Electrical Arc in Power Supply Shorted Rocket's 2nd Stage Motor Controllers

Rocket Lab USA has announced a return to launch operations after an operational pause following the loss of its 41st Electron mission in September.

The company reiterated its otherwise sterling record before announcing the results of the investigation, noting that the "anomaly occurred after 20 consecutive successful orbital missions and 37 successful Electron missions overall for government and commercial satellite operators, with 171 satellites deployed to orbit." 

The September mission failed 151 seconds into launch, in a strangely ordinary phase of flight after successful liftoff, maximum Q, and both stage separations.
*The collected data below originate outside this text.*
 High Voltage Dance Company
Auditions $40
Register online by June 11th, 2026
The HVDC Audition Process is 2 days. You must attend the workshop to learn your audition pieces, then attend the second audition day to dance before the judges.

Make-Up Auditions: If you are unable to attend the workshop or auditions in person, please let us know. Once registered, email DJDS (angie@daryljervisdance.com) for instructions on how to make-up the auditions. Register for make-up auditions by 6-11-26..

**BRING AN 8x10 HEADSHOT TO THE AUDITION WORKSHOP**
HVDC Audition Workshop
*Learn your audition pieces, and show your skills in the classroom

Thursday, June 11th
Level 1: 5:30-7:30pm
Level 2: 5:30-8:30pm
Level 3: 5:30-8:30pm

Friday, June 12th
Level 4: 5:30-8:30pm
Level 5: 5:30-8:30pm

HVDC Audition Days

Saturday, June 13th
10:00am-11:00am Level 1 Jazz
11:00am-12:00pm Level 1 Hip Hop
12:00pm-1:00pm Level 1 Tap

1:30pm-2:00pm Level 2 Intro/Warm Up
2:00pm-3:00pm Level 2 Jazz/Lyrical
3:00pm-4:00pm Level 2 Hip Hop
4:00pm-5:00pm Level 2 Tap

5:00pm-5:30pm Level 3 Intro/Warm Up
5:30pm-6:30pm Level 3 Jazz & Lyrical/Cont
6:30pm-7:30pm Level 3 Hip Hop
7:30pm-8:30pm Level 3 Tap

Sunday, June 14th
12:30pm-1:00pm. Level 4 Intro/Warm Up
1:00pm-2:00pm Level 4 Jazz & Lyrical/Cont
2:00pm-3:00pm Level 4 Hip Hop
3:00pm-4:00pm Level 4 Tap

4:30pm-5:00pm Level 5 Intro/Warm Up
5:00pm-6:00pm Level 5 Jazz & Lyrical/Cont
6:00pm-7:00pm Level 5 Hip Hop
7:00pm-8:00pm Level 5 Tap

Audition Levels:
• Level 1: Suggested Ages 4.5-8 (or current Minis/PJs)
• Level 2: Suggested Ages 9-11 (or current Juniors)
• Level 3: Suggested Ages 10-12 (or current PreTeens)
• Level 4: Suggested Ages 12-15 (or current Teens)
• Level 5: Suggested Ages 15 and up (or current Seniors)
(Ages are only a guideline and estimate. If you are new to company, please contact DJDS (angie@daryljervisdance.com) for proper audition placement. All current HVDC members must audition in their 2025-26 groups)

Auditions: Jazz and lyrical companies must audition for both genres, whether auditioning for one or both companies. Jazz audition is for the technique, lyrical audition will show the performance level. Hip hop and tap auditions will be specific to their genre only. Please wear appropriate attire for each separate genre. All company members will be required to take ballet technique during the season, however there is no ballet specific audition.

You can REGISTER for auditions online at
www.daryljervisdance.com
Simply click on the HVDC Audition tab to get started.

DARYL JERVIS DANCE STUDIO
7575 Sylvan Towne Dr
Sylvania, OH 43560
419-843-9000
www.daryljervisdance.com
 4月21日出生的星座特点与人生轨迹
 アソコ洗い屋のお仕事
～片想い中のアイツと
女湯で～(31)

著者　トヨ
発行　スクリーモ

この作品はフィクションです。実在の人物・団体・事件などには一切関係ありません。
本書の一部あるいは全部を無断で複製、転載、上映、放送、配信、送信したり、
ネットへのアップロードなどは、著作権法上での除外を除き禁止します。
The anomaly has been dissected and analyzed to find that "an unexpected electrical arc occurred within the power supply system that provides high voltage to the Rutherford engine’s motor controllers, shorting the battery packs that provide power to the launch vehicle’s second stage."

Rocket Lab founder and CEO Peter Beck said the issue has been a running bugbear for them. "This is a highly complex, improbable, and evasive issue that the team has been relentless in investigating and fixing so we can put an even better vehicle back on the pad. We are grateful to our customers and the FAA for their continued support through this thorough investigation process. Thank you for your trust in our team. We look forward to returning to flight with corrective measures in place to provide the frequent and reliable access to orbit that the industry has come to depend on after 37 successful Electron missions."